|A Hong Kong supporter
holds a banner portraying a woman
shot in the eye, which became an
emblem of the Hong Kong
protests after a woman lost her
eye to a police weapon.
(Hong Kong—May 26, 2020) A plan to implement a new national security law in Hong Kong is sparking fears of human rights abuses.
Since 1997, Hong Kong has been governed by China under a “one country, two systems” format, which has allowed Hong Kong partial self-governance. As a result, the region has remained partially immune to human rights and religious freedom violations taking place in China.
The new law threatens seeks to more fully bring Hong Kong under Beijing’s control. It is expected to outlaw subversion of the central government, secession from China, and sedition. China’s National People’s Congress will move to pass it soon.
A similar national security law also exists in mainland China. It is often used to accuse religious people and activists of defying the state and place them behind bars. Because of this, the Hong Kong law is receiving massive international backlash. Supporters of Hong Kong’s freedom fear the rights of local residents might be stripped away.

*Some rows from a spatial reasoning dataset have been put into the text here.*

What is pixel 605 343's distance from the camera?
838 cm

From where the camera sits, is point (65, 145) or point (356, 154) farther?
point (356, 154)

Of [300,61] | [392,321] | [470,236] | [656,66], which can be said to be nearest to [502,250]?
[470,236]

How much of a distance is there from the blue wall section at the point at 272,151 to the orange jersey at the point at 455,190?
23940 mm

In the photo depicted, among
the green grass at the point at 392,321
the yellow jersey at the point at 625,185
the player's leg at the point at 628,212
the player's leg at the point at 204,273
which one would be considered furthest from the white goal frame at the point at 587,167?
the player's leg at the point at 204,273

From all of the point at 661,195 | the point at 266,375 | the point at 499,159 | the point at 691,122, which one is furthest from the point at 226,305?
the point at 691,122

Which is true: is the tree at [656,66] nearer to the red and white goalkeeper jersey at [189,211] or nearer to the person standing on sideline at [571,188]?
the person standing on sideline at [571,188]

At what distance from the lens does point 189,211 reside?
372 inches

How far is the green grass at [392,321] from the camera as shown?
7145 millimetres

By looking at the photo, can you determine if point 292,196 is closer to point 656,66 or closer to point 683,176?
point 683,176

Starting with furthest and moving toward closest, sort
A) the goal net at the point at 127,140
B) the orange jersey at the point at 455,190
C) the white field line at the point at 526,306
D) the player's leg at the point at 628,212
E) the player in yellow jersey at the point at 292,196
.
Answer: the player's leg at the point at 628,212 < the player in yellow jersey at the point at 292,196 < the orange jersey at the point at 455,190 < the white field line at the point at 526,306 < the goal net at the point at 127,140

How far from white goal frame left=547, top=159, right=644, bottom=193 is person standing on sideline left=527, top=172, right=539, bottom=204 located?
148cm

The law comes at a restless period in Hong Kong history. Last year, tensions between Hong Kong residents and the government climaxed after Chief Executive Carrie Lam proposed an extradition law. If the legislation had passed, it would have allowed China to bring Hong Kong residents to the mainland for prosecution. Many residents feared China would use the law to target dissidents and religious devotees, and millions took to the streets in protest. In response, the Hong Kong government dispatched riot police, and violence often erupted.